* **TRY IT**: Begin with the line that has "scientific name: Alcelaphus buselaphus". Give it and every line after it again, exactly, through the end of the entries below.

┄┄┄┄┄┄┄┄┄┄┄┄┄┄┄┄┄┄┄┄

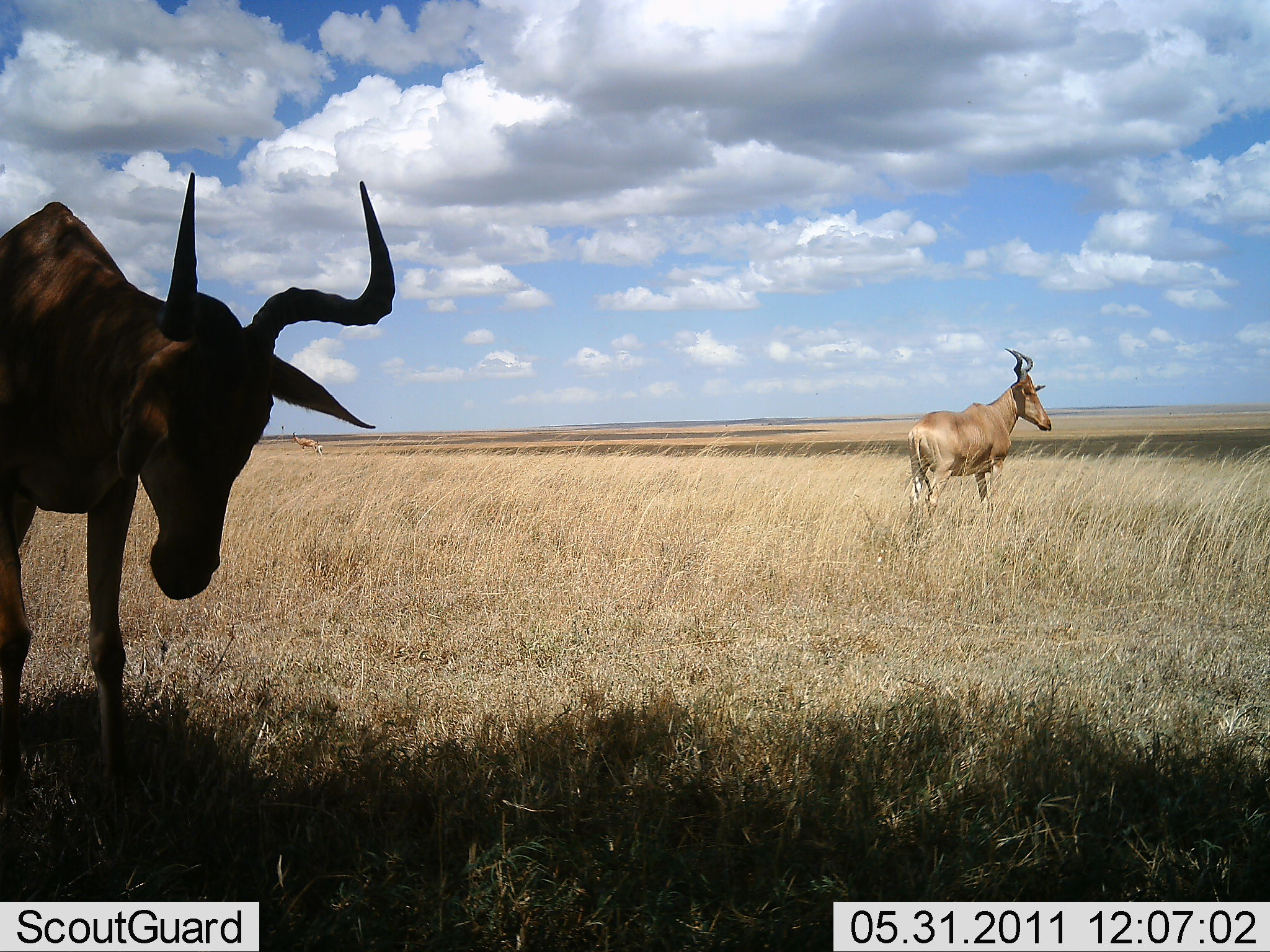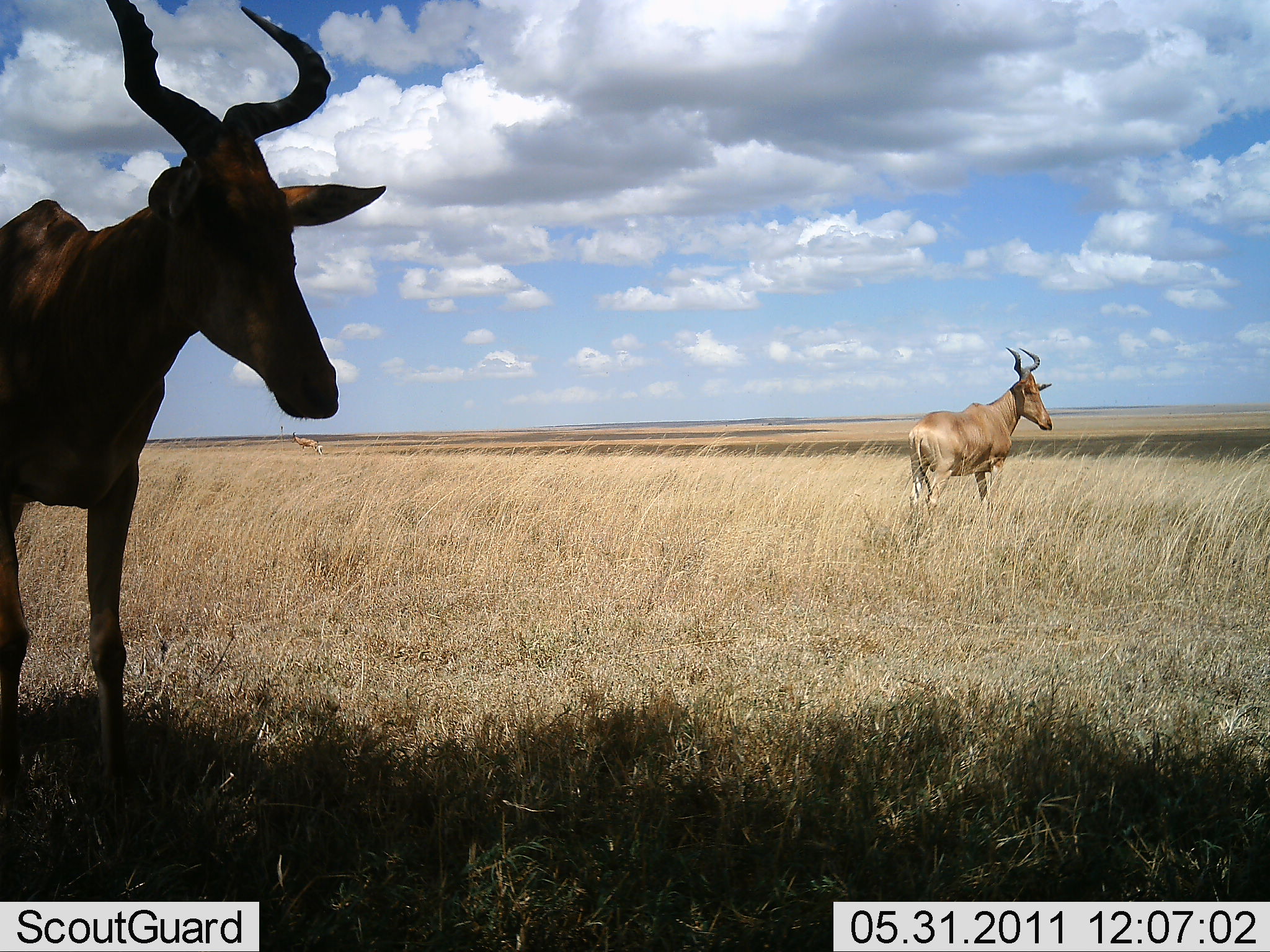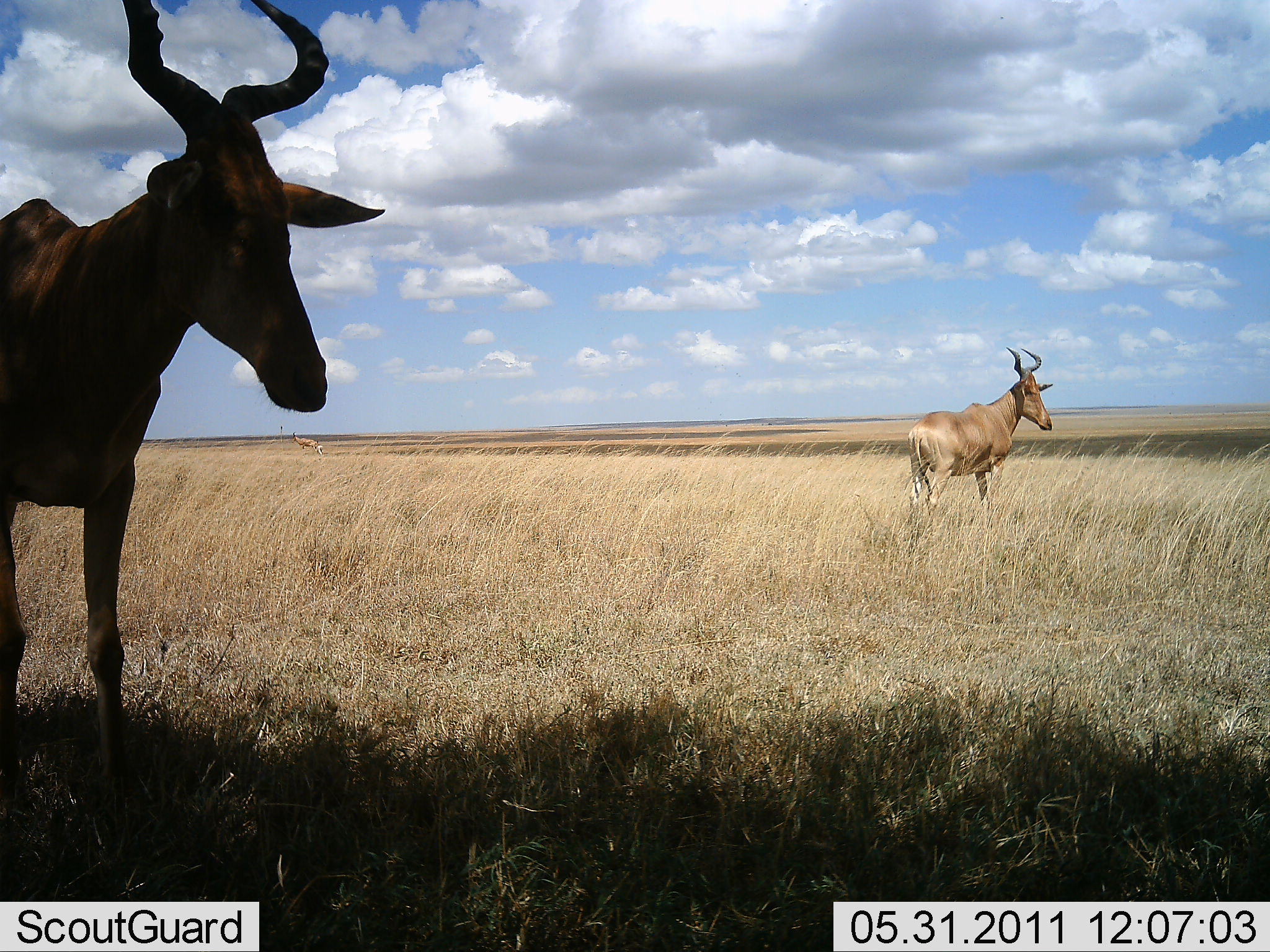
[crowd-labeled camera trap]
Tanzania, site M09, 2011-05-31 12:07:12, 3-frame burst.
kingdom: Animalia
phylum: Chordata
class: Mammalia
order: Artiodactyla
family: Bovidae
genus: Alcelaphus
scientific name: Alcelaphus buselaphus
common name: hartebeest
Hartebeest (Alcelaphus buselaphus), count 2. Behavior (volunteer vote fractions): standing 85%, resting 8%, moving 15%, interacting 0%. Young present (vote fraction): 0%. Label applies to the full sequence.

┄┄┄┄┄┄┄┄┄┄┄┄┄┄┄┄┄┄┄┄

* **WRITTEN ANSWER**:
scientific name: Alcelaphus buselaphus
common name: hartebeest
Hartebeest (Alcelaphus buselaphus), count 2. Behavior (volunteer vote fractions): standing 85%, resting 8%, moving 15%, interacting 0%. Young present (vote fraction): 0%. Label applies to the full sequence.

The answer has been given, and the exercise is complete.